# [Problem]
Pull out each of the lines below that contains the word "distance", and copy them without changes.

# [Material shown]
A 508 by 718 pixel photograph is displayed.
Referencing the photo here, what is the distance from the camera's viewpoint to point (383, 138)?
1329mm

---

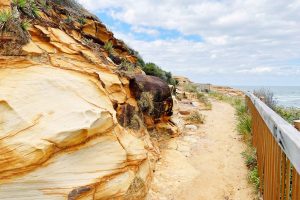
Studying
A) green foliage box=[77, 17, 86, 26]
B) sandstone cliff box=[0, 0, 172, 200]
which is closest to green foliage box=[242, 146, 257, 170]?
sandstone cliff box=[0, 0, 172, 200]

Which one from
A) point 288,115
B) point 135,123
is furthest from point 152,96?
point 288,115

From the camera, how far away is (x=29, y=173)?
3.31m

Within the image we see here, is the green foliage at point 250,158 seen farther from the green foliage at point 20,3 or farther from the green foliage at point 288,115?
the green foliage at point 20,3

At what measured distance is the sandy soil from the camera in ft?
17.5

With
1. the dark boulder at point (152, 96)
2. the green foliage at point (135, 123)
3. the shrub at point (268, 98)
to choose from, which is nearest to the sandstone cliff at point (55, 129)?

...

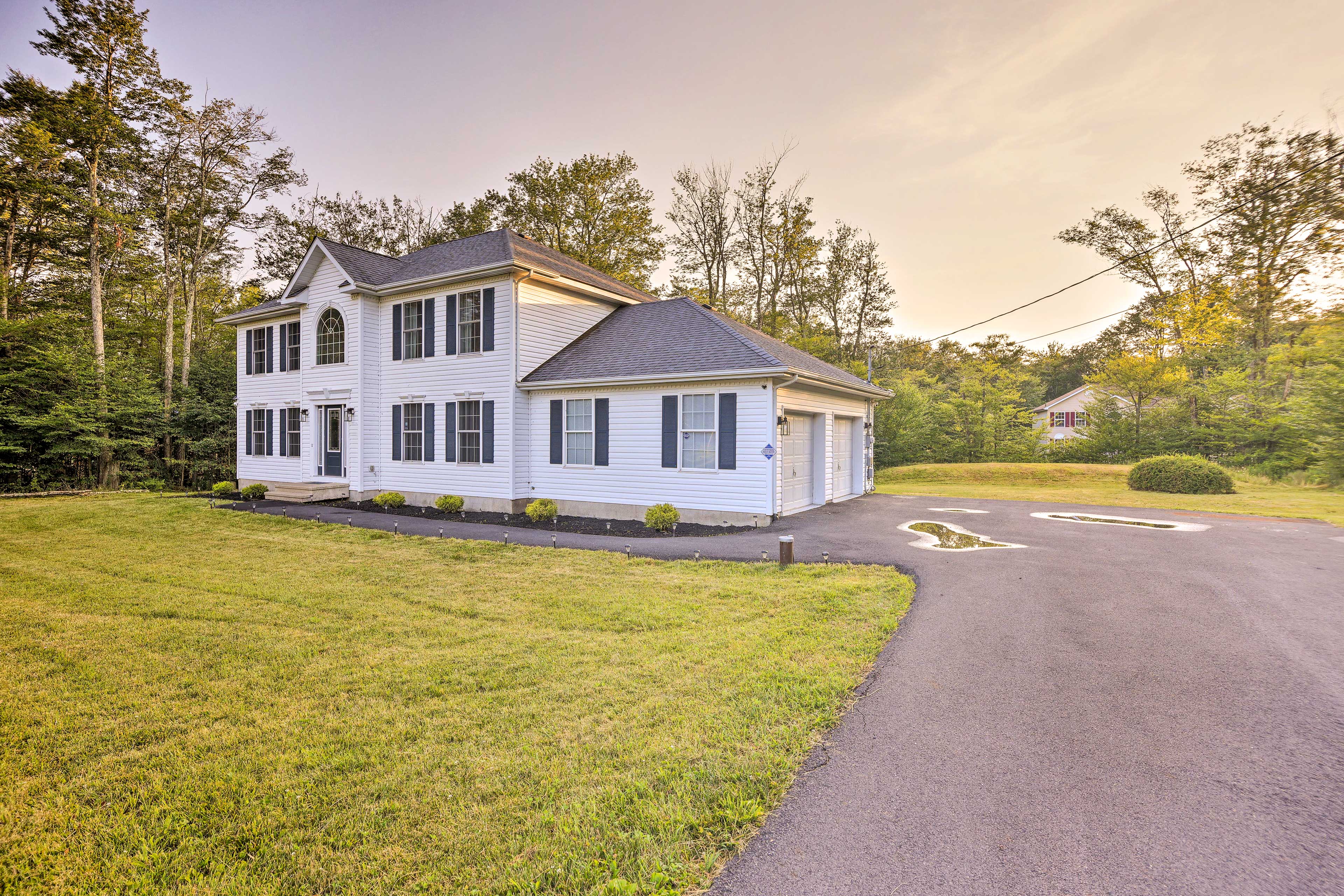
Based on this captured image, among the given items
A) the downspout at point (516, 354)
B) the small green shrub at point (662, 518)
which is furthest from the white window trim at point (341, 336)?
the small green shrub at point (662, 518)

# [Complete response]
Referencing the photo here, what is the distance from the camera's viewpoint to point (383, 138)?
At what measured distance is the sandy soil from the camera in ft?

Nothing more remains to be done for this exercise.